Setting-up a business in the Philippines to be 100% foreign-owned

Covered, in general, the foreign investment structure needed to enable the entities’ capital to be 100% foreign owned. The memo will then discuss in details the options available for your prospective company.

Option A: Which involves setting-up a branch office (where a United Arab Emirates Offshore company will set-up business in the Philippines) and

Option B: Which involves setting up a Philippine subsidiary will be discussed together for comparison purposes.

Option C: Regional Operating Headquarters

Option D: Offshore Company + Philippines Company (not discussed)

Foreign Investment Structures in the Philippines

Under the FIA, a non-Philippine national may own a business up to one hundred percent (100%) of its capital, provided:

  • it is investing in a domestic market enterprise which will be engaged in activities not listed in the Foreign Investments Negative List and provided that the US$200,000 minimum paid-up capital is complied with; or
  • it is investing in an export enterprise which exports at least 60% of its products or services.

For purposes of these rules, a “domestic market enterprise” is defined as an enterprise which produces goods for sale, renders service or otherwise engages in any business in the Philippines. An “export enterprise”, on the other hand, is defined as an enterprise wherein a manufacturer, processor or service (including tourism) enterprise exports sixty percent (60%) or more of its output, or wherein a trader purchases products domestically or exports sixty percent (60%) or more of such purchases.

A Business Process Outsourcing company that has sixty percent (60%) of such services are for clients abroad can be 100% foreign owned (either by individuals or by a foreign parent company).

Option A: BRANCH vs. Option B: SUBSIDIARY

Juridical Personality

  • A branch is considered part of the operational organization of the parent company or the head office and is established in the Philippines because the head office or the parent company desires to extend its corporate personality into the country. As such, a branch has no juridical personality separate and distinct from the head office. Therefore, liabilities of the branch are deemed those of the head office. The head office is, as such, not insulated from the liabilities of the Philippine branch.
  • A subsidiary, on the other hand, has a separate juridical personality distinct from its parent company, the latter being merely a stockholder of the subsidiary. Thus, the parent company is insulated from the liabilities of its subsidiary, its liability as a stockholder of the subsidiary is limited only to the extent of its equity contribution or shareholdings in the subsidiary.

Capital Requirement

As a rule, in establishing a business in the Philippines, either a branch or a wholly owned subsidiary, an initial assigned capital or minimum paid-up capital in the amount of US$200,000.00 is required of foreign investors.

However, in the case of a branch or wholly-owned subsidiary considered as an export enterprise such as in the case of the prospective company, the US$200,000 minimum paid-up capital does not apply. The initial capital may be any reasonable amount needed for the initial operations of the corporation.

* [Request A] From the memo on setting up a fully foreign-owned business in the Philippines, list each option it names, with its letter and a short description.
The listing has no connection to the memo on foreign ownership above it.

* [Spatial reasoning listing]
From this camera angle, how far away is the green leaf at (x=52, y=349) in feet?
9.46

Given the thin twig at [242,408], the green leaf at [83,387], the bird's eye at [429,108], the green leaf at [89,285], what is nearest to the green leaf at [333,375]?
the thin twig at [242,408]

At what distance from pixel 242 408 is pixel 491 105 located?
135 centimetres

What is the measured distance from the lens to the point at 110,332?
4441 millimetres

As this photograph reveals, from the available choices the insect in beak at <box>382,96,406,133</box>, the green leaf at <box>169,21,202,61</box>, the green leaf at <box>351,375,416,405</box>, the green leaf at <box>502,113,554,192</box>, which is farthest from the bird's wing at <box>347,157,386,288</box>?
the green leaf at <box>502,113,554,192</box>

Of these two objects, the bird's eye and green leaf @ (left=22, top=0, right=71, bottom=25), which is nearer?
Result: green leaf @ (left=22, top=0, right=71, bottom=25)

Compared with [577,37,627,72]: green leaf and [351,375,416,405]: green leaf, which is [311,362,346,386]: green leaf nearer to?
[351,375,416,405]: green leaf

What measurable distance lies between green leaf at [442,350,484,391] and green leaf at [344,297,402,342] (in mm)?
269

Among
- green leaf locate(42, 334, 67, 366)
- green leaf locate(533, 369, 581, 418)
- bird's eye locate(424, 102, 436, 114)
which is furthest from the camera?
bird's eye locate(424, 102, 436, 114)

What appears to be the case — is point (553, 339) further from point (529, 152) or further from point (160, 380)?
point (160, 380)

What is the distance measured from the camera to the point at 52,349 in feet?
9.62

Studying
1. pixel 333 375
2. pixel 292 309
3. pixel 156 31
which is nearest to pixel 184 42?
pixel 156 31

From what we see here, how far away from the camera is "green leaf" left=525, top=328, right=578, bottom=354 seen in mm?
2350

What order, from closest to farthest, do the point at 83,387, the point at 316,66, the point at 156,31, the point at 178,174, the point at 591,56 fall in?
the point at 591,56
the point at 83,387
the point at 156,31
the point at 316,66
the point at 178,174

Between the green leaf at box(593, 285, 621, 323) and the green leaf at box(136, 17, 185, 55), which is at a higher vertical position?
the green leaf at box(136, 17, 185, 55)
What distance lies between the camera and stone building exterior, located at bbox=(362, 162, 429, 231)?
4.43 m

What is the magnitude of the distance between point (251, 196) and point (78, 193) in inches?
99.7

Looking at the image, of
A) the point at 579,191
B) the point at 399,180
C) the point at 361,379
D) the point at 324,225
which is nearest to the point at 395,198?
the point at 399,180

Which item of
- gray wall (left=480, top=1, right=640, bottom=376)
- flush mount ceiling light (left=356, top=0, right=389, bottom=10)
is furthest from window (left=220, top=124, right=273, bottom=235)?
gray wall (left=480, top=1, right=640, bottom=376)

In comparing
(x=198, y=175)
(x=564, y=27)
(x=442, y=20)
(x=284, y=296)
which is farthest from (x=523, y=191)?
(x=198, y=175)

* [Request B] Print the stretch of the spatial reasoning listing from the line that contains "What is the measured" through the line that contains "4441 millimetres", copying each line word for word.

* [Answer A]
Option A: setting up a branch office, where a United Arab Emirates offshore company sets up business in the Philippines
Option B: setting up a Philippine subsidiary
Option C: Regional Operating Headquarters
Option D: Offshore Company + Philippines Company (not discussed)

* [Answer B]
What is the measured distance from the lens to the point at 110,332?
4441 millimetres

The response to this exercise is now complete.